[DIRECTIONS] Copy each line of text from the records below exactly, leaving out the pictures.

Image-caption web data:
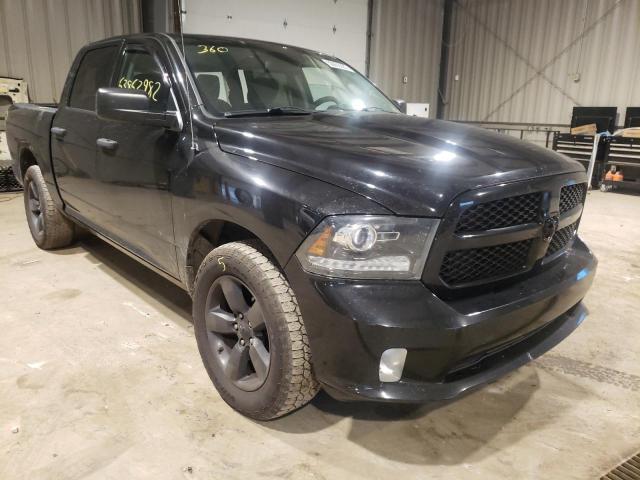 RAM 1500 ST 2014 with VIN 1C6RR7KT4ES388429 - Photo from auction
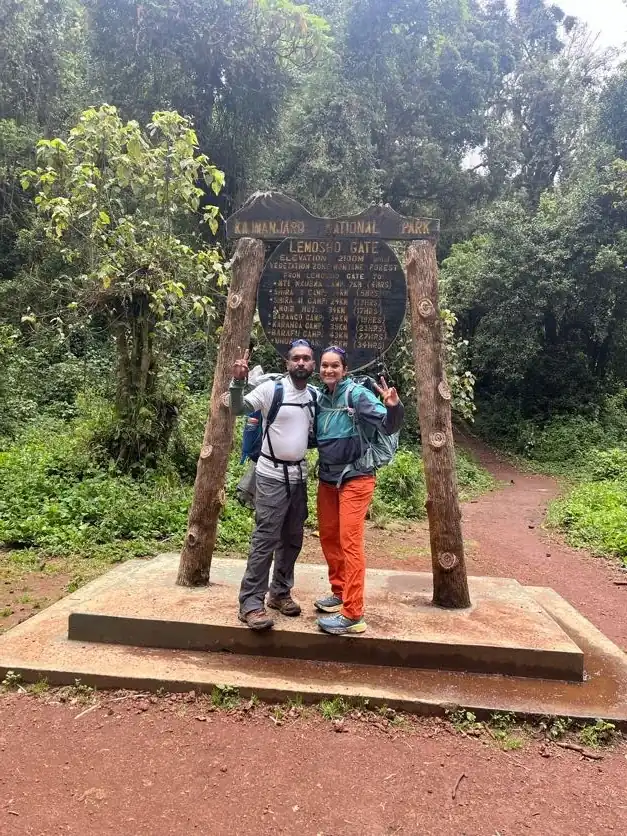 Kilimanjaro Kenya 7DaysLemosho Climbing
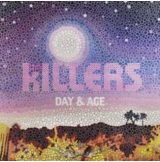 THE KILLERS - Day & Age - CD.  zenei cd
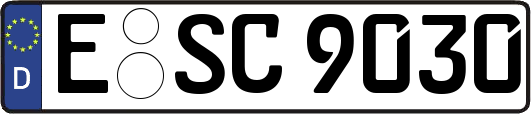 E-SC9030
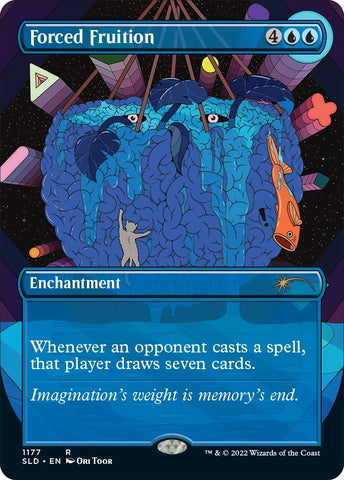 Image for Forced Fruition (1177) [Secret Lair Drop Series]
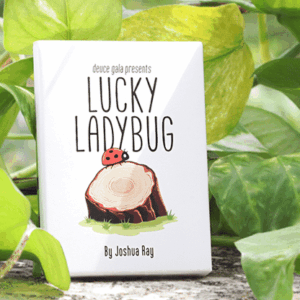 Lucky Ladybug by Joshua Ray & Deuce Gala Magic.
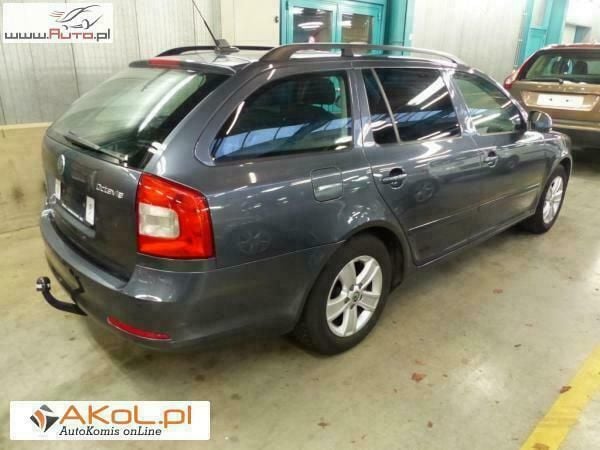 Używany Skoda Octavia 105 KM (77 kW) 2010 Inny Sedan/Limuzyna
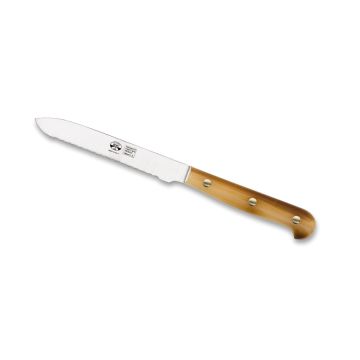 2012 Cornotech tomato & citrus knife handcrafted by Coltellerie Berti in Scarperia, Italy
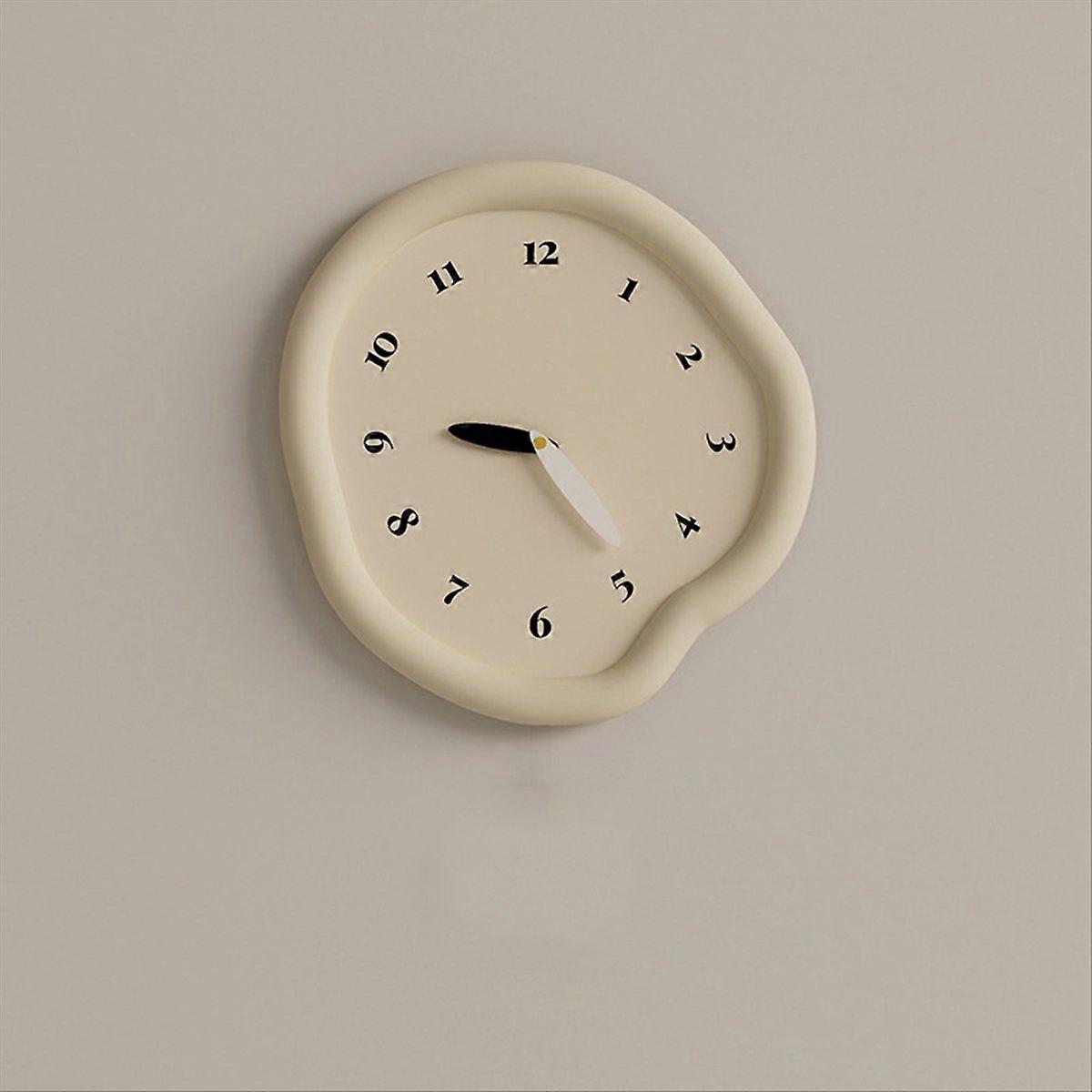 Nordic Wall Clock Design Simple Clock Room Clock Wall Clock Silent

[OUTPUT FOR THIS TASK]
 RAM 1500 ST 2014 with VIN 1C6RR7KT4ES388429 - Photo from auction
 Kilimanjaro Kenya 7DaysLemosho Climbing
 THE KILLERS - Day & Age - CD.  zenei cd
 E-SC9030
 Image for Forced Fruition (1177) [Secret Lair Drop Series]
 Lucky Ladybug by Joshua Ray & Deuce Gala Magic.
 Używany Skoda Octavia 105 KM (77 kW) 2010 Inny Sedan/Limuzyna
 2012 Cornotech tomato & citrus knife handcrafted by Coltellerie Berti in Scarperia, Italy
 Nordic Wall Clock Design Simple Clock Room Clock Wall Clock Silent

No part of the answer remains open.